The jazz workshop thrived with classes and shows. And other entrepreneurs followed.
Now the space will be torn down, and sooner than initially thought.
Mechum calls it gut-wrenching.
“It’s one of the coolest places on the property,” she says, “but we knew this was coming.”
The Next Adaptation
Mechem says she’s had a lot of tears lately as demolition takes place all around the workshop. There was also a fire at another of the property’s buildings in August.
But she’s also come to terms with the move, and says it will force her team to further develop the organization.
“You know, we’ve always been called the best kept secret in Nashville. Well, we don’t want to be a secret anymore,” Mechem says. “We want everyone to know that there’s jazz in Nashville.”

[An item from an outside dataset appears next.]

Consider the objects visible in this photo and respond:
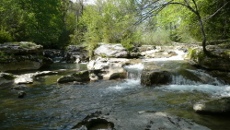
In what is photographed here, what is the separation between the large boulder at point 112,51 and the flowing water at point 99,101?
19.6 ft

The Nashville Jazz Workshop intends to reopen in early 2020 at 1012 Buchanan St. in the Buchanan Arts District in North Nashville.
Rent will be more than three times as high. But Mechem says it’ll be better to be in a neighborhood setting, with more parking and a bigger stage (although the total space is smaller).
And she’ll still need ingenuity. The building used to be a church, and then a funeral home.
“Jazz is not dead,” Mechem says. “When I walked into it, my hair stood straight up on my arms. Because, again, I knew it was the right place.”